> **Given problem**: Output the line containing "Which item of" and all subsequent lines of the listing below, copied exactly, with no other lines.

> **Data for the task**:

★ ★ ★ ★ ★

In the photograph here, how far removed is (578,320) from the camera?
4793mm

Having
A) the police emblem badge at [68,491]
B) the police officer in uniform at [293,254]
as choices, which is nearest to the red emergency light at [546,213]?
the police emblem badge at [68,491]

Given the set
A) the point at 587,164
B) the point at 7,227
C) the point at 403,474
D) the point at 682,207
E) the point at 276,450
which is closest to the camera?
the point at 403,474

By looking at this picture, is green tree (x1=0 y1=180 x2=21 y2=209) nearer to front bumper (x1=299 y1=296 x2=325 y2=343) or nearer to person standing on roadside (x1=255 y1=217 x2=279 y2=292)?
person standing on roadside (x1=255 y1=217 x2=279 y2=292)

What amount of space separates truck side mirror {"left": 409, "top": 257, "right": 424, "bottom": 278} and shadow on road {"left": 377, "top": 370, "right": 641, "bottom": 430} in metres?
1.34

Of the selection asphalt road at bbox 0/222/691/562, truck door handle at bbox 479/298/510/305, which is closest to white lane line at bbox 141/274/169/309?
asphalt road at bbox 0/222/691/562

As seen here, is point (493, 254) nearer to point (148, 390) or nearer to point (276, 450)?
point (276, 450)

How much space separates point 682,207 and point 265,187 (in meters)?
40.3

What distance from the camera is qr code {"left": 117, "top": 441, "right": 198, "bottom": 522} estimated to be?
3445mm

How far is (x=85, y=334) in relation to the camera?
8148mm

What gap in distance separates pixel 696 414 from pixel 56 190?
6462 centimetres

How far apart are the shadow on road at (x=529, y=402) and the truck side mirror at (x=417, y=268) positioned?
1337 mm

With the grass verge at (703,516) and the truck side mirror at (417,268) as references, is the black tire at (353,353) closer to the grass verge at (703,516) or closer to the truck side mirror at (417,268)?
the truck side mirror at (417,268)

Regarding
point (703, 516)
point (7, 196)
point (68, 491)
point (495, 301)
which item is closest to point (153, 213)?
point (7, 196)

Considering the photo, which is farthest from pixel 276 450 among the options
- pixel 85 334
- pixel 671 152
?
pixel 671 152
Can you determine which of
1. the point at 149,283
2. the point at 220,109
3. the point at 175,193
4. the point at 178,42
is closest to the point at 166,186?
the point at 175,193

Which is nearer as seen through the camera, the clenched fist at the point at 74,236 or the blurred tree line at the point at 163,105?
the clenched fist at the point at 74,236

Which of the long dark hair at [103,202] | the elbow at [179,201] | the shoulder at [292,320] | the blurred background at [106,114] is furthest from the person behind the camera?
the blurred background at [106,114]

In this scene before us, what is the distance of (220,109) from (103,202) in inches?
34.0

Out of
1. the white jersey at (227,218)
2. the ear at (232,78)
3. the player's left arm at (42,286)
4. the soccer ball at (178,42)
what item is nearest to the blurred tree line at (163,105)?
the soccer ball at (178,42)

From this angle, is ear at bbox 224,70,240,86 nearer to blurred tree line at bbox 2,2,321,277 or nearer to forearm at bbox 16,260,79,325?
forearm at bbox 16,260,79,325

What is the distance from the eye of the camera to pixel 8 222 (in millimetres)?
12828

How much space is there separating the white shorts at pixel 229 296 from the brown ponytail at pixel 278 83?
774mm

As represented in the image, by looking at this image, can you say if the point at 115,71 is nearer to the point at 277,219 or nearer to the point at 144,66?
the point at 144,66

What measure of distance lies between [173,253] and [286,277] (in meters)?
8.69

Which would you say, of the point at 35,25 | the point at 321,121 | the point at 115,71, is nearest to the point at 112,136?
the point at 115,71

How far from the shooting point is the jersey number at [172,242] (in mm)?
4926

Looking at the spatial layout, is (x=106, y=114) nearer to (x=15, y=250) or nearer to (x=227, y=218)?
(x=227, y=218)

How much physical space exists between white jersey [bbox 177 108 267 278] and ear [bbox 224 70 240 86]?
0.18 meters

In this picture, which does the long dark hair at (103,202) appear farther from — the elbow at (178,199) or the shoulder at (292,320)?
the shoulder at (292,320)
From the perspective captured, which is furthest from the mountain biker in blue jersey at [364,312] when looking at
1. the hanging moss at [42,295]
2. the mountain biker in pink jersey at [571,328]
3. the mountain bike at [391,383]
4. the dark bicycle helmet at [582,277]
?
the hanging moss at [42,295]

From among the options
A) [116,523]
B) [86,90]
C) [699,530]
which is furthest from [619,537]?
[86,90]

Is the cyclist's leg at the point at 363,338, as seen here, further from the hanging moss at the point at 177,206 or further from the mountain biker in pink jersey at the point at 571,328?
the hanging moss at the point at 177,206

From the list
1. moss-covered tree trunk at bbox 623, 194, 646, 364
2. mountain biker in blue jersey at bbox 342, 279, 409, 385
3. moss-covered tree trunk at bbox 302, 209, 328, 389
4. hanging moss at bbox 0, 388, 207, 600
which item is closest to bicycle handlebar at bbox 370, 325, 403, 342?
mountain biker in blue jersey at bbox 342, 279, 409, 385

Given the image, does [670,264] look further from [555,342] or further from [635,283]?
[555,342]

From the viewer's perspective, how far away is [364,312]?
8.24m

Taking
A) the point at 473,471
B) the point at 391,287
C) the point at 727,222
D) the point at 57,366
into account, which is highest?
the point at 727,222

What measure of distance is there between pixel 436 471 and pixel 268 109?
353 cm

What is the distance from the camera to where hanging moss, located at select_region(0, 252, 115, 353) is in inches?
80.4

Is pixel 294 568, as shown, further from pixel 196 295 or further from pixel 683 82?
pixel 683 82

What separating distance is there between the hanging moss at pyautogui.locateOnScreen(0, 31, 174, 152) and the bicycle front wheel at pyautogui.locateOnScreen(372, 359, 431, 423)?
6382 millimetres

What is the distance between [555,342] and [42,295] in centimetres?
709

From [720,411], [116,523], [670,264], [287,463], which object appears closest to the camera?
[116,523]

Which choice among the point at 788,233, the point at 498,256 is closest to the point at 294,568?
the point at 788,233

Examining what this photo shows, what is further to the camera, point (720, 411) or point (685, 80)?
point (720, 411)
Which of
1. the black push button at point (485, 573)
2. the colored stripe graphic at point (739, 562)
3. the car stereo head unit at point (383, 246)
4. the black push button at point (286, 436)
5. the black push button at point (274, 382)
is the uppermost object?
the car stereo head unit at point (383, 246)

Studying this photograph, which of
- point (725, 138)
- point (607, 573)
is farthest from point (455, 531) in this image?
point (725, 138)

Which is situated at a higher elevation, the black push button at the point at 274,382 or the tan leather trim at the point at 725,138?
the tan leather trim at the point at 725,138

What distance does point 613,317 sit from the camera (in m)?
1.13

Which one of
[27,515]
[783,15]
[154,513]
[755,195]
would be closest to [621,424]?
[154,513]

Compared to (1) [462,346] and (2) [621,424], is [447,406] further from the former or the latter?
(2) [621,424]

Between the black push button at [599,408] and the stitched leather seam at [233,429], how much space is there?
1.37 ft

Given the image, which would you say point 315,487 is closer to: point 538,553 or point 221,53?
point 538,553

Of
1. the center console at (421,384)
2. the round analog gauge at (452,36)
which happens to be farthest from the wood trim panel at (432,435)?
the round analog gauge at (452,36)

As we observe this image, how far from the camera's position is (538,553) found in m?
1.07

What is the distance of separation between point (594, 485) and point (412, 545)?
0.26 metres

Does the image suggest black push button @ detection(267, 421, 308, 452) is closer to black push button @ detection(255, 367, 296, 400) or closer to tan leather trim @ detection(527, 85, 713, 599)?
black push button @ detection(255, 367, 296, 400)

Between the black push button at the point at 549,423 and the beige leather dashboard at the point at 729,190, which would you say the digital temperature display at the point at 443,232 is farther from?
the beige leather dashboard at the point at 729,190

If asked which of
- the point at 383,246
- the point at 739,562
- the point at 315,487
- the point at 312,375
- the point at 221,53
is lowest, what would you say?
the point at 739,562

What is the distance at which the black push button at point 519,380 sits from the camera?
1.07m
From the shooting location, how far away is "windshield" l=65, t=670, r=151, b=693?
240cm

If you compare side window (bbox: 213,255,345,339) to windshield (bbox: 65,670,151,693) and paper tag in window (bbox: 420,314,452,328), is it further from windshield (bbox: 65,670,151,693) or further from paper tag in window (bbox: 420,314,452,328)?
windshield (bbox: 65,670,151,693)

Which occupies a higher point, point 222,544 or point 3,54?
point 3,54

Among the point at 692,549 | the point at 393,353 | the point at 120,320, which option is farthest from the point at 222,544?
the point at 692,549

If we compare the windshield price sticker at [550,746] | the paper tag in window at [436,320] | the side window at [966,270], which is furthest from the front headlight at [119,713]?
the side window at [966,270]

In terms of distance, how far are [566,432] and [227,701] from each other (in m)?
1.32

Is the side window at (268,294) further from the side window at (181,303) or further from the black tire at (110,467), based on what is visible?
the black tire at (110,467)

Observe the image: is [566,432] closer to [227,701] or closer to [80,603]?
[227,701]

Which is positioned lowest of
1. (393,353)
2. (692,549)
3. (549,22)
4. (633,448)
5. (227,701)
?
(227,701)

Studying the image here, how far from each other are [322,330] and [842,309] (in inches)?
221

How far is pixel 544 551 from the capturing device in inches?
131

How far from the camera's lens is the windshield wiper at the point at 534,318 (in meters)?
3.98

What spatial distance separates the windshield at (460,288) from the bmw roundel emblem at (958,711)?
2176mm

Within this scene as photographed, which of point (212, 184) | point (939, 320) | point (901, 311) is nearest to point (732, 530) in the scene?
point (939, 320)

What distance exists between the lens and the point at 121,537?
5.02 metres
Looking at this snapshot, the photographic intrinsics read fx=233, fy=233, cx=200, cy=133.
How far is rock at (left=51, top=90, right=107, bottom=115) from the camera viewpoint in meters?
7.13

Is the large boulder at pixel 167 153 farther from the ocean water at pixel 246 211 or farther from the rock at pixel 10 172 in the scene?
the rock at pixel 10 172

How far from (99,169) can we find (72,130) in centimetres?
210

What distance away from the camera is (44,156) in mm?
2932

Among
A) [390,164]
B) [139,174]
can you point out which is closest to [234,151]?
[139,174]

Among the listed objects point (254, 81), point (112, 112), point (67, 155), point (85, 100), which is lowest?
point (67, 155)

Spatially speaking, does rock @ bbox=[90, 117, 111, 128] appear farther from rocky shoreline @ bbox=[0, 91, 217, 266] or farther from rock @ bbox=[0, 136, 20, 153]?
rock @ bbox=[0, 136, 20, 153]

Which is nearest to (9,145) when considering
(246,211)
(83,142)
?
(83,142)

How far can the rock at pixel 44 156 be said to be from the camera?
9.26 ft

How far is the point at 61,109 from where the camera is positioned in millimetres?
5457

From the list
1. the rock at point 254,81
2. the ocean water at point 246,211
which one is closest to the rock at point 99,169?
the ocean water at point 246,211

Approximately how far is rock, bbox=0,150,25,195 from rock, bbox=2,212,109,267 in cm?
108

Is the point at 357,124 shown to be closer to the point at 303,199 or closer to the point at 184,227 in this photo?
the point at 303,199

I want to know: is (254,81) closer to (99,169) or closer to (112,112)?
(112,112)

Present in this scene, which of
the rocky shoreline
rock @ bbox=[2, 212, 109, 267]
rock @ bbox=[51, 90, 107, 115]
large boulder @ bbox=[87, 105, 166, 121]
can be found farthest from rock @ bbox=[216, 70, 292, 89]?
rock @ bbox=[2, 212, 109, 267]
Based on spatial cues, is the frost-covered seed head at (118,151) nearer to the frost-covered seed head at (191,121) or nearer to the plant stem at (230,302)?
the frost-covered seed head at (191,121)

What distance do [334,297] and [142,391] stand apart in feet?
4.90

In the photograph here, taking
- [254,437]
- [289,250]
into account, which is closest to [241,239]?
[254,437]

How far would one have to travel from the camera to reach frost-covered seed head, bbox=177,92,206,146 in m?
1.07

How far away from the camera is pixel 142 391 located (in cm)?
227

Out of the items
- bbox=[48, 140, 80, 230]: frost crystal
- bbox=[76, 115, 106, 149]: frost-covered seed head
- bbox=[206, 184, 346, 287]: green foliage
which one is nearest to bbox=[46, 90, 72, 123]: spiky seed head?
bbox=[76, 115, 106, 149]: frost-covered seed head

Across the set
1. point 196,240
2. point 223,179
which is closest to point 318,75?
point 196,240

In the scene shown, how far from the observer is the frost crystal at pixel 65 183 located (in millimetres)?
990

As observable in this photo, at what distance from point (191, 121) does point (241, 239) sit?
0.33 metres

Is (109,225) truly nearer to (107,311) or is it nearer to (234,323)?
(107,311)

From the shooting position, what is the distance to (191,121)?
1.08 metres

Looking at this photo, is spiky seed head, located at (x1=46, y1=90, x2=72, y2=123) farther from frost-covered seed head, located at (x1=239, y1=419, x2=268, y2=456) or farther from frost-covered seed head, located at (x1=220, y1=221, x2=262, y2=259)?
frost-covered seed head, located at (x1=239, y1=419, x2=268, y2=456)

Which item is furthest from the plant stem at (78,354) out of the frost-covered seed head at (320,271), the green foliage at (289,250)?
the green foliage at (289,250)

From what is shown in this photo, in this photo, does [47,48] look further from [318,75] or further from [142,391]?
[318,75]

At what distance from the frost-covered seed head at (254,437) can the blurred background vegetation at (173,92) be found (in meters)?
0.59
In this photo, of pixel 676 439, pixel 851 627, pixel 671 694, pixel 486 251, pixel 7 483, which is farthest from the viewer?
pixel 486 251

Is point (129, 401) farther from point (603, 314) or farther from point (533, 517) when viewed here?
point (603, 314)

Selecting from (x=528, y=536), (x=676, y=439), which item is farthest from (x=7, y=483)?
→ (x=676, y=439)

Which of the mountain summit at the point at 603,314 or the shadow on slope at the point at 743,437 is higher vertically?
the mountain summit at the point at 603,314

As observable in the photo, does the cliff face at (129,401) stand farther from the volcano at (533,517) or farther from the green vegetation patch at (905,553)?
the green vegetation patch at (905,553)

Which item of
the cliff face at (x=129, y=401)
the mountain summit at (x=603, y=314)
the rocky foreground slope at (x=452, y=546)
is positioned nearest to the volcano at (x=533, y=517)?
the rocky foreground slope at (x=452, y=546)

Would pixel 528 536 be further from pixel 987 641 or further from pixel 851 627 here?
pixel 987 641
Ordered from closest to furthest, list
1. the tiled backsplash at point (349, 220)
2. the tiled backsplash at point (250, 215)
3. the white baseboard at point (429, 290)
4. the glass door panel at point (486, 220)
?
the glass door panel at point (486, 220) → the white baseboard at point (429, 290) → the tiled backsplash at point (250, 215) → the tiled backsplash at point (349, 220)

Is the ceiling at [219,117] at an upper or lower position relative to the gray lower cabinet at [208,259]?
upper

★ ★ ★ ★ ★

> **Full answer**:
Which item of
the cliff face at (x=129, y=401)
the mountain summit at (x=603, y=314)
the rocky foreground slope at (x=452, y=546)
is positioned nearest to the volcano at (x=533, y=517)?
the rocky foreground slope at (x=452, y=546)

Would pixel 528 536 be further from pixel 987 641 or further from pixel 851 627 here?
pixel 987 641
Ordered from closest to furthest, list
1. the tiled backsplash at point (349, 220)
2. the tiled backsplash at point (250, 215)
3. the white baseboard at point (429, 290)
4. the glass door panel at point (486, 220)
?
the glass door panel at point (486, 220) → the white baseboard at point (429, 290) → the tiled backsplash at point (250, 215) → the tiled backsplash at point (349, 220)

Is the ceiling at [219,117] at an upper or lower position relative to the gray lower cabinet at [208,259]?
upper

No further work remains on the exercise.